Schmidt, an ex-felon who is described as a suspected white supremacist, was indicted in January on weapons and counterfeiting charges. Authorities suspecting Schmidt of trafficking counterfeit goods conducted a search in December of his house in Ohio, just outside Toledo, as well as at his business, Spindletop Sports Zone in Bowling Green.

Aside from the “hit list,” the U.S. Attorney’s Office for the Northern District of Ohio says law enforcement agents found 18 firearms, body armor, high-capacity magazines and more than 40,000 rounds of ammunition during their search. The agents also discovered evidence of Schmidt’s ties to the neo-Nazi movement, according to court documents.

Among his arsenal, Schmidt was in possession of a Stag Arms AR–15 rifle, an Armalite AR–10 rifle, a Remington 870 Express 12–gauge shotgun, a Winchester M94 30/30 rifle, a Winchester M190 .22–caliber rifle, a Russian American Armory SAIGA 12–gauge shotgun, a Federal Arms Corporation FA 91 .308–caliber rifle, an Eagle Arms 5.56–caliber rifle, and a Sturm–Ruger .375 magnum pistol.

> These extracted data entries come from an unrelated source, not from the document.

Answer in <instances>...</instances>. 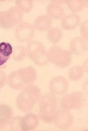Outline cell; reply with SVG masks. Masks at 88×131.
I'll list each match as a JSON object with an SVG mask.
<instances>
[{
  "label": "cell",
  "mask_w": 88,
  "mask_h": 131,
  "mask_svg": "<svg viewBox=\"0 0 88 131\" xmlns=\"http://www.w3.org/2000/svg\"><path fill=\"white\" fill-rule=\"evenodd\" d=\"M41 97V91L37 85H26L16 98V104L21 111L28 112L34 109Z\"/></svg>",
  "instance_id": "cell-1"
},
{
  "label": "cell",
  "mask_w": 88,
  "mask_h": 131,
  "mask_svg": "<svg viewBox=\"0 0 88 131\" xmlns=\"http://www.w3.org/2000/svg\"><path fill=\"white\" fill-rule=\"evenodd\" d=\"M59 110V102L56 96L51 93H46L38 102V116L46 124L54 122Z\"/></svg>",
  "instance_id": "cell-2"
},
{
  "label": "cell",
  "mask_w": 88,
  "mask_h": 131,
  "mask_svg": "<svg viewBox=\"0 0 88 131\" xmlns=\"http://www.w3.org/2000/svg\"><path fill=\"white\" fill-rule=\"evenodd\" d=\"M26 49L27 56L38 66H45L49 62L47 50L39 41L34 40L28 42Z\"/></svg>",
  "instance_id": "cell-3"
},
{
  "label": "cell",
  "mask_w": 88,
  "mask_h": 131,
  "mask_svg": "<svg viewBox=\"0 0 88 131\" xmlns=\"http://www.w3.org/2000/svg\"><path fill=\"white\" fill-rule=\"evenodd\" d=\"M47 53L48 61L59 68L69 66L72 61V54L69 50L58 45L51 46Z\"/></svg>",
  "instance_id": "cell-4"
},
{
  "label": "cell",
  "mask_w": 88,
  "mask_h": 131,
  "mask_svg": "<svg viewBox=\"0 0 88 131\" xmlns=\"http://www.w3.org/2000/svg\"><path fill=\"white\" fill-rule=\"evenodd\" d=\"M24 14L17 6L6 11L0 12V27L4 29H11L21 23Z\"/></svg>",
  "instance_id": "cell-5"
},
{
  "label": "cell",
  "mask_w": 88,
  "mask_h": 131,
  "mask_svg": "<svg viewBox=\"0 0 88 131\" xmlns=\"http://www.w3.org/2000/svg\"><path fill=\"white\" fill-rule=\"evenodd\" d=\"M83 104V97L80 92L65 94L61 98L59 105L62 109L70 111L79 110Z\"/></svg>",
  "instance_id": "cell-6"
},
{
  "label": "cell",
  "mask_w": 88,
  "mask_h": 131,
  "mask_svg": "<svg viewBox=\"0 0 88 131\" xmlns=\"http://www.w3.org/2000/svg\"><path fill=\"white\" fill-rule=\"evenodd\" d=\"M35 30L32 24L26 22H22L15 27V38L20 42H30L34 36Z\"/></svg>",
  "instance_id": "cell-7"
},
{
  "label": "cell",
  "mask_w": 88,
  "mask_h": 131,
  "mask_svg": "<svg viewBox=\"0 0 88 131\" xmlns=\"http://www.w3.org/2000/svg\"><path fill=\"white\" fill-rule=\"evenodd\" d=\"M73 121V116L70 111L61 108L59 109L53 123L58 129L66 130L72 126Z\"/></svg>",
  "instance_id": "cell-8"
},
{
  "label": "cell",
  "mask_w": 88,
  "mask_h": 131,
  "mask_svg": "<svg viewBox=\"0 0 88 131\" xmlns=\"http://www.w3.org/2000/svg\"><path fill=\"white\" fill-rule=\"evenodd\" d=\"M69 88V82L63 76H56L51 80L49 89L50 93L55 95H61L66 93Z\"/></svg>",
  "instance_id": "cell-9"
},
{
  "label": "cell",
  "mask_w": 88,
  "mask_h": 131,
  "mask_svg": "<svg viewBox=\"0 0 88 131\" xmlns=\"http://www.w3.org/2000/svg\"><path fill=\"white\" fill-rule=\"evenodd\" d=\"M21 81L25 85L32 84L37 79V73L33 67L28 66L17 70Z\"/></svg>",
  "instance_id": "cell-10"
},
{
  "label": "cell",
  "mask_w": 88,
  "mask_h": 131,
  "mask_svg": "<svg viewBox=\"0 0 88 131\" xmlns=\"http://www.w3.org/2000/svg\"><path fill=\"white\" fill-rule=\"evenodd\" d=\"M87 40H85L81 36L75 37L71 40L69 51L72 54L83 55L87 52Z\"/></svg>",
  "instance_id": "cell-11"
},
{
  "label": "cell",
  "mask_w": 88,
  "mask_h": 131,
  "mask_svg": "<svg viewBox=\"0 0 88 131\" xmlns=\"http://www.w3.org/2000/svg\"><path fill=\"white\" fill-rule=\"evenodd\" d=\"M39 122L40 118L37 115L33 113L26 114L21 118V130L30 131L35 130L38 127Z\"/></svg>",
  "instance_id": "cell-12"
},
{
  "label": "cell",
  "mask_w": 88,
  "mask_h": 131,
  "mask_svg": "<svg viewBox=\"0 0 88 131\" xmlns=\"http://www.w3.org/2000/svg\"><path fill=\"white\" fill-rule=\"evenodd\" d=\"M13 116V111L7 104H0V129H3L9 125Z\"/></svg>",
  "instance_id": "cell-13"
},
{
  "label": "cell",
  "mask_w": 88,
  "mask_h": 131,
  "mask_svg": "<svg viewBox=\"0 0 88 131\" xmlns=\"http://www.w3.org/2000/svg\"><path fill=\"white\" fill-rule=\"evenodd\" d=\"M81 23V17L78 14L71 13L65 15L61 20V28L63 29L71 30L75 29Z\"/></svg>",
  "instance_id": "cell-14"
},
{
  "label": "cell",
  "mask_w": 88,
  "mask_h": 131,
  "mask_svg": "<svg viewBox=\"0 0 88 131\" xmlns=\"http://www.w3.org/2000/svg\"><path fill=\"white\" fill-rule=\"evenodd\" d=\"M47 15L51 19H62L65 16V11L62 5L52 1L46 7Z\"/></svg>",
  "instance_id": "cell-15"
},
{
  "label": "cell",
  "mask_w": 88,
  "mask_h": 131,
  "mask_svg": "<svg viewBox=\"0 0 88 131\" xmlns=\"http://www.w3.org/2000/svg\"><path fill=\"white\" fill-rule=\"evenodd\" d=\"M52 19L47 15H41L36 18L34 21V27L35 29L41 32L48 31L52 28Z\"/></svg>",
  "instance_id": "cell-16"
},
{
  "label": "cell",
  "mask_w": 88,
  "mask_h": 131,
  "mask_svg": "<svg viewBox=\"0 0 88 131\" xmlns=\"http://www.w3.org/2000/svg\"><path fill=\"white\" fill-rule=\"evenodd\" d=\"M13 47L7 42L0 43V67L3 66L8 60L13 53Z\"/></svg>",
  "instance_id": "cell-17"
},
{
  "label": "cell",
  "mask_w": 88,
  "mask_h": 131,
  "mask_svg": "<svg viewBox=\"0 0 88 131\" xmlns=\"http://www.w3.org/2000/svg\"><path fill=\"white\" fill-rule=\"evenodd\" d=\"M7 83L9 87L15 90H21L26 86L18 77L17 71H12L8 75Z\"/></svg>",
  "instance_id": "cell-18"
},
{
  "label": "cell",
  "mask_w": 88,
  "mask_h": 131,
  "mask_svg": "<svg viewBox=\"0 0 88 131\" xmlns=\"http://www.w3.org/2000/svg\"><path fill=\"white\" fill-rule=\"evenodd\" d=\"M62 30L58 27L51 28L48 30L47 38L53 44H56L62 39Z\"/></svg>",
  "instance_id": "cell-19"
},
{
  "label": "cell",
  "mask_w": 88,
  "mask_h": 131,
  "mask_svg": "<svg viewBox=\"0 0 88 131\" xmlns=\"http://www.w3.org/2000/svg\"><path fill=\"white\" fill-rule=\"evenodd\" d=\"M66 4L71 11L76 14L82 11L85 7L86 1L84 0H69L66 1Z\"/></svg>",
  "instance_id": "cell-20"
},
{
  "label": "cell",
  "mask_w": 88,
  "mask_h": 131,
  "mask_svg": "<svg viewBox=\"0 0 88 131\" xmlns=\"http://www.w3.org/2000/svg\"><path fill=\"white\" fill-rule=\"evenodd\" d=\"M84 73H85V71L82 66H75L69 69L68 71L69 79L73 81H78L83 77Z\"/></svg>",
  "instance_id": "cell-21"
},
{
  "label": "cell",
  "mask_w": 88,
  "mask_h": 131,
  "mask_svg": "<svg viewBox=\"0 0 88 131\" xmlns=\"http://www.w3.org/2000/svg\"><path fill=\"white\" fill-rule=\"evenodd\" d=\"M13 58L16 61H21L25 59L26 54V48L23 45H17L13 50Z\"/></svg>",
  "instance_id": "cell-22"
},
{
  "label": "cell",
  "mask_w": 88,
  "mask_h": 131,
  "mask_svg": "<svg viewBox=\"0 0 88 131\" xmlns=\"http://www.w3.org/2000/svg\"><path fill=\"white\" fill-rule=\"evenodd\" d=\"M16 5L22 13H28L33 8V2L31 0H18L16 1Z\"/></svg>",
  "instance_id": "cell-23"
},
{
  "label": "cell",
  "mask_w": 88,
  "mask_h": 131,
  "mask_svg": "<svg viewBox=\"0 0 88 131\" xmlns=\"http://www.w3.org/2000/svg\"><path fill=\"white\" fill-rule=\"evenodd\" d=\"M22 116H16L12 119L10 122L9 126L11 127V130L13 131L21 130V121Z\"/></svg>",
  "instance_id": "cell-24"
},
{
  "label": "cell",
  "mask_w": 88,
  "mask_h": 131,
  "mask_svg": "<svg viewBox=\"0 0 88 131\" xmlns=\"http://www.w3.org/2000/svg\"><path fill=\"white\" fill-rule=\"evenodd\" d=\"M88 21L86 20L81 25L80 32H81V37L86 40H87L88 38Z\"/></svg>",
  "instance_id": "cell-25"
},
{
  "label": "cell",
  "mask_w": 88,
  "mask_h": 131,
  "mask_svg": "<svg viewBox=\"0 0 88 131\" xmlns=\"http://www.w3.org/2000/svg\"><path fill=\"white\" fill-rule=\"evenodd\" d=\"M7 75L4 71L0 70V87L3 88L7 81Z\"/></svg>",
  "instance_id": "cell-26"
},
{
  "label": "cell",
  "mask_w": 88,
  "mask_h": 131,
  "mask_svg": "<svg viewBox=\"0 0 88 131\" xmlns=\"http://www.w3.org/2000/svg\"><path fill=\"white\" fill-rule=\"evenodd\" d=\"M83 69L84 70V71H87V60L86 59V60H85V62H84V64H83V66H82Z\"/></svg>",
  "instance_id": "cell-27"
},
{
  "label": "cell",
  "mask_w": 88,
  "mask_h": 131,
  "mask_svg": "<svg viewBox=\"0 0 88 131\" xmlns=\"http://www.w3.org/2000/svg\"><path fill=\"white\" fill-rule=\"evenodd\" d=\"M1 87H0V90H1Z\"/></svg>",
  "instance_id": "cell-28"
}]
</instances>
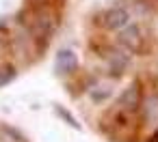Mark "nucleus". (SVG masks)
Returning a JSON list of instances; mask_svg holds the SVG:
<instances>
[{"instance_id": "obj_4", "label": "nucleus", "mask_w": 158, "mask_h": 142, "mask_svg": "<svg viewBox=\"0 0 158 142\" xmlns=\"http://www.w3.org/2000/svg\"><path fill=\"white\" fill-rule=\"evenodd\" d=\"M119 43H121L123 48H128V50H136L139 43H141V30H139L136 26H126V28H121V33H119Z\"/></svg>"}, {"instance_id": "obj_3", "label": "nucleus", "mask_w": 158, "mask_h": 142, "mask_svg": "<svg viewBox=\"0 0 158 142\" xmlns=\"http://www.w3.org/2000/svg\"><path fill=\"white\" fill-rule=\"evenodd\" d=\"M119 103H121V106H123L128 112L136 110V108L141 106V90H139V86H136V84L128 86V88L121 93V97H119Z\"/></svg>"}, {"instance_id": "obj_7", "label": "nucleus", "mask_w": 158, "mask_h": 142, "mask_svg": "<svg viewBox=\"0 0 158 142\" xmlns=\"http://www.w3.org/2000/svg\"><path fill=\"white\" fill-rule=\"evenodd\" d=\"M145 112H147V118H152V114H154V121H158V99H156V97L147 99V103H145Z\"/></svg>"}, {"instance_id": "obj_8", "label": "nucleus", "mask_w": 158, "mask_h": 142, "mask_svg": "<svg viewBox=\"0 0 158 142\" xmlns=\"http://www.w3.org/2000/svg\"><path fill=\"white\" fill-rule=\"evenodd\" d=\"M108 95H110V88H108V86H104V90H102V93H95V90H91V97H93L95 101H100V99H106Z\"/></svg>"}, {"instance_id": "obj_1", "label": "nucleus", "mask_w": 158, "mask_h": 142, "mask_svg": "<svg viewBox=\"0 0 158 142\" xmlns=\"http://www.w3.org/2000/svg\"><path fill=\"white\" fill-rule=\"evenodd\" d=\"M76 69H78V56L72 50H61L56 54V60H54V71L59 75H69Z\"/></svg>"}, {"instance_id": "obj_2", "label": "nucleus", "mask_w": 158, "mask_h": 142, "mask_svg": "<svg viewBox=\"0 0 158 142\" xmlns=\"http://www.w3.org/2000/svg\"><path fill=\"white\" fill-rule=\"evenodd\" d=\"M128 20H130V15L121 7H113V9H108L104 13V26L108 30H121V28H126L128 26Z\"/></svg>"}, {"instance_id": "obj_6", "label": "nucleus", "mask_w": 158, "mask_h": 142, "mask_svg": "<svg viewBox=\"0 0 158 142\" xmlns=\"http://www.w3.org/2000/svg\"><path fill=\"white\" fill-rule=\"evenodd\" d=\"M54 110H56V114H59V116H61V118H63V121H65V123H67V125H72V127H74V129H80V125H78V123H76V118H74V116H72V114H69V112H65V110H63V108H61V106H56V108H54Z\"/></svg>"}, {"instance_id": "obj_5", "label": "nucleus", "mask_w": 158, "mask_h": 142, "mask_svg": "<svg viewBox=\"0 0 158 142\" xmlns=\"http://www.w3.org/2000/svg\"><path fill=\"white\" fill-rule=\"evenodd\" d=\"M13 78H15V69H13L11 65H5L2 69H0V86L9 84V82H11Z\"/></svg>"}]
</instances>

The attorney’s office filed 176 indictments against Schmidt, who served prison time for a 1990 conviction for manslaughter, for violations of federal firearms laws — with the average sentence being more than six years in prison.

“It is deeply  troubling that law enforcement found this man, with a prior homicide  conviction, in possession of an arsenal,” Steven M. Dettelbach, U.S. Attorney for the Northern District of Ohio, said in a statement.